* [Exercise requirements]: Please reproduce the data below word for word, from start to end, leaving out the pictures.

[Data items from a dataset]
## Begin
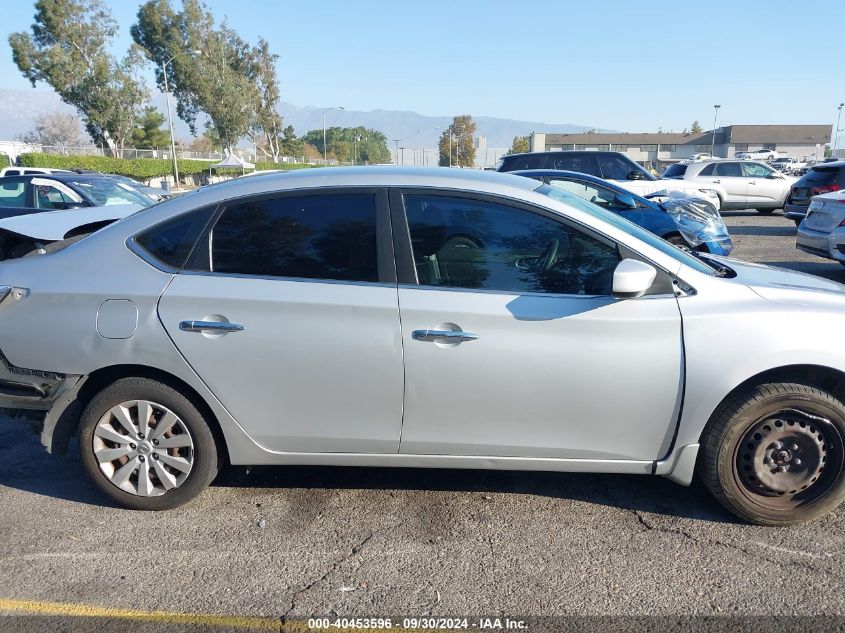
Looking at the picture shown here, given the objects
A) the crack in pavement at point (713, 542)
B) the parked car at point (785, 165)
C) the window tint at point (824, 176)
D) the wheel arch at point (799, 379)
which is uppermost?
the parked car at point (785, 165)

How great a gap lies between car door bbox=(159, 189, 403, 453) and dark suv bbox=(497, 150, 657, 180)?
36.5 ft

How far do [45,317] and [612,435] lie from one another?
9.59ft

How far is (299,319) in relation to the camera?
3.18 meters

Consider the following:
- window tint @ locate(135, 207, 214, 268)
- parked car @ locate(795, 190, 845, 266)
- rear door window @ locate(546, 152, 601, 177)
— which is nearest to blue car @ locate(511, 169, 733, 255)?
parked car @ locate(795, 190, 845, 266)

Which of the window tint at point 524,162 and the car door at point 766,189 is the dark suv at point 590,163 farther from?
the car door at point 766,189

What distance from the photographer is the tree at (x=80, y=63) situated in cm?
4431

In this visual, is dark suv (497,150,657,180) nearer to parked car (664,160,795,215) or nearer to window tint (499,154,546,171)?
window tint (499,154,546,171)

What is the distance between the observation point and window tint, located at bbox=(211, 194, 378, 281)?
129 inches

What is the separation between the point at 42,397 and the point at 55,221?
7.91ft

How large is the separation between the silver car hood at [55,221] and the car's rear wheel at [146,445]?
207 cm

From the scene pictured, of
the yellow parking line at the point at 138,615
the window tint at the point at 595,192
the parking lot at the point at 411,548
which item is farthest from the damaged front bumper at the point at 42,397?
the window tint at the point at 595,192

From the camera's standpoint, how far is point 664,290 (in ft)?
10.3

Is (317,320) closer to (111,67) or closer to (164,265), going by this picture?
(164,265)

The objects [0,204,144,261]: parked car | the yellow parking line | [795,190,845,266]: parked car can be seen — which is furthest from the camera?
[795,190,845,266]: parked car
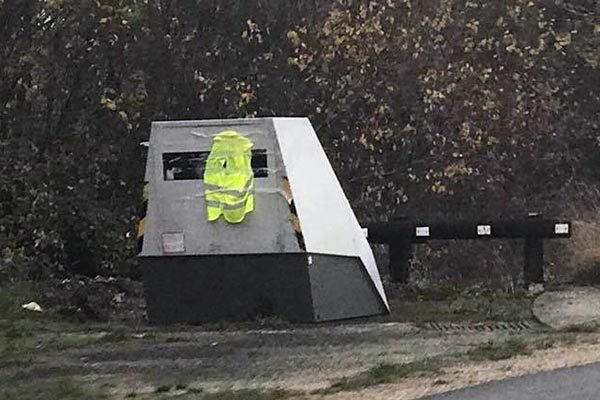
## End
* [Completed exercise]:
Looking at the picture shown here, given the objects
A) the crack in pavement at point (713, 542)
B) the parked car at point (785, 165)
C) the window tint at point (824, 176)
D) the wheel arch at point (799, 379)
which is uppermost?
the parked car at point (785, 165)

How great a gap lies between car door bbox=(159, 189, 403, 453) and dark suv bbox=(497, 150, 657, 180)?
36.5 ft

How far do [45,317] and [612,435] lie from one another?
9.59ft

How far is (299,319) in relation to the camera?
3.18 meters

Consider the following:
- window tint @ locate(135, 207, 214, 268)
- parked car @ locate(795, 190, 845, 266)
- rear door window @ locate(546, 152, 601, 177)
— which is nearest to blue car @ locate(511, 169, 733, 255)?
parked car @ locate(795, 190, 845, 266)

Which of the window tint at point 524,162 and the car door at point 766,189 is the dark suv at point 590,163 farther from?
the car door at point 766,189

What distance from the photographer is the tree at (x=80, y=63) situated in cm?
4431

In this visual, is dark suv (497,150,657,180) nearer to parked car (664,160,795,215) or nearer to window tint (499,154,546,171)?
window tint (499,154,546,171)

What is the distance between the observation point and window tint, located at bbox=(211, 194, 378, 281)?
129 inches

What is the separation between the point at 42,397 and the point at 55,221?
7.91ft

How large is the separation between the silver car hood at [55,221] and the car's rear wheel at [146,445]?
207 cm

From the scene pictured, of
the yellow parking line at the point at 138,615
the window tint at the point at 595,192
the parking lot at the point at 411,548
which item is farthest from the damaged front bumper at the point at 42,397?
the window tint at the point at 595,192

From the camera's standpoint, how far is point 664,290 (in ft)?
10.3

Is (317,320) closer to (111,67) or closer to (164,265), going by this picture?
(164,265)

The objects [0,204,144,261]: parked car | the yellow parking line | [795,190,845,266]: parked car can be seen — which is furthest from the camera?
[795,190,845,266]: parked car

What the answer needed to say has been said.